What is asked:
Can you give all the records again without altering a single character?
━━━━━ Excerpted data
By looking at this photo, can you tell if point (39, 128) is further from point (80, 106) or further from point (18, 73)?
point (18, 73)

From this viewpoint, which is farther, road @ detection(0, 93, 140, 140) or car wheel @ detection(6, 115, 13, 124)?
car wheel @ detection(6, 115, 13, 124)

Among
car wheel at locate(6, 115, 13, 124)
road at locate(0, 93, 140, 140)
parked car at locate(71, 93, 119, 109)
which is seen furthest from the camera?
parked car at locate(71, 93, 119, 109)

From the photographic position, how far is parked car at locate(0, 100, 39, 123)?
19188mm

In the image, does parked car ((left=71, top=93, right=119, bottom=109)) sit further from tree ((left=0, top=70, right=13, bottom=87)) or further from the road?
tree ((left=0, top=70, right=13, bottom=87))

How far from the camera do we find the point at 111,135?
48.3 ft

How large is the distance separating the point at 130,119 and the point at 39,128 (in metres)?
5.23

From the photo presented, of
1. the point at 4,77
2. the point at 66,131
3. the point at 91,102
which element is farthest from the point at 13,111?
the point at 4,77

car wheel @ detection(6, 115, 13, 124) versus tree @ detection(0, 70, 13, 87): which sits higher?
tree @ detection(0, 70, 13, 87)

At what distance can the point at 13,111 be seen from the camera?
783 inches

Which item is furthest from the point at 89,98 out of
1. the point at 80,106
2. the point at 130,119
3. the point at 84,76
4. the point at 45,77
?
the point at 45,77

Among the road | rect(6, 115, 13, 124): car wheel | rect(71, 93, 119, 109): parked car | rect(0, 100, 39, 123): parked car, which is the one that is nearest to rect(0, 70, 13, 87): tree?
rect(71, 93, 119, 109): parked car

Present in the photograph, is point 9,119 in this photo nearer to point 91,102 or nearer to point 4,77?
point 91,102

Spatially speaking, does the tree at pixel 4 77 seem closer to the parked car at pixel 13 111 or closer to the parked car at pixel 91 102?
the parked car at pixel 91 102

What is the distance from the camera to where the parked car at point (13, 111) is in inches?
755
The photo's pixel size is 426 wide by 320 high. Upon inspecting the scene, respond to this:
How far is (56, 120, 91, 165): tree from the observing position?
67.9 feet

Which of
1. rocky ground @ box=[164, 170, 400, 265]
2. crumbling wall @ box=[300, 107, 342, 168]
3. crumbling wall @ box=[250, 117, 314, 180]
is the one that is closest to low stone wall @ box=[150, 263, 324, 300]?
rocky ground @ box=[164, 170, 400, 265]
━━━━━━━━━━
Exercise solution:
By looking at this photo, can you tell if point (39, 128) is further from point (80, 106) or further from point (18, 73)?
point (18, 73)

From this viewpoint, which is farther, road @ detection(0, 93, 140, 140) or car wheel @ detection(6, 115, 13, 124)?
car wheel @ detection(6, 115, 13, 124)

Among
car wheel at locate(6, 115, 13, 124)
road at locate(0, 93, 140, 140)
parked car at locate(71, 93, 119, 109)
which is seen furthest from the camera?
parked car at locate(71, 93, 119, 109)

From the photographic position, how far is parked car at locate(0, 100, 39, 123)?
19188mm

In the image, does parked car ((left=71, top=93, right=119, bottom=109)) sit further from tree ((left=0, top=70, right=13, bottom=87)) or further from the road?
tree ((left=0, top=70, right=13, bottom=87))

How far from the camera do we find the point at 111,135?
48.3 ft

How large is the distance separating the point at 130,119 and the point at 39,128 (in metres)?
5.23

From the photo presented, of
1. the point at 4,77
2. the point at 66,131
3. the point at 91,102
which element is farthest from the point at 13,111?
the point at 4,77

car wheel @ detection(6, 115, 13, 124) versus tree @ detection(0, 70, 13, 87): which sits higher?
tree @ detection(0, 70, 13, 87)

At what distance can the point at 13,111 be seen from the camera?
783 inches

Which item is furthest from the point at 89,98 out of
1. the point at 80,106
2. the point at 130,119
3. the point at 84,76
4. the point at 45,77
?
the point at 45,77

Among the road | rect(6, 115, 13, 124): car wheel | rect(71, 93, 119, 109): parked car | rect(0, 100, 39, 123): parked car, which is the one that is nearest to rect(0, 70, 13, 87): tree?
rect(71, 93, 119, 109): parked car

Present in the photograph, is point 9,119 in this photo nearer to point 91,102 or nearer to point 4,77?
point 91,102

Spatially speaking, does the tree at pixel 4 77 seem closer to the parked car at pixel 13 111 or closer to the parked car at pixel 91 102?
the parked car at pixel 91 102

What is the distance from the camera to where the parked car at point (13, 111) is in inches?
755
The photo's pixel size is 426 wide by 320 high. Upon inspecting the scene, respond to this:
How far is (56, 120, 91, 165): tree from the observing position?
67.9 feet

Which of
1. rocky ground @ box=[164, 170, 400, 265]
2. crumbling wall @ box=[300, 107, 342, 168]
3. crumbling wall @ box=[250, 117, 314, 180]
is the one that is closest to low stone wall @ box=[150, 263, 324, 300]?
rocky ground @ box=[164, 170, 400, 265]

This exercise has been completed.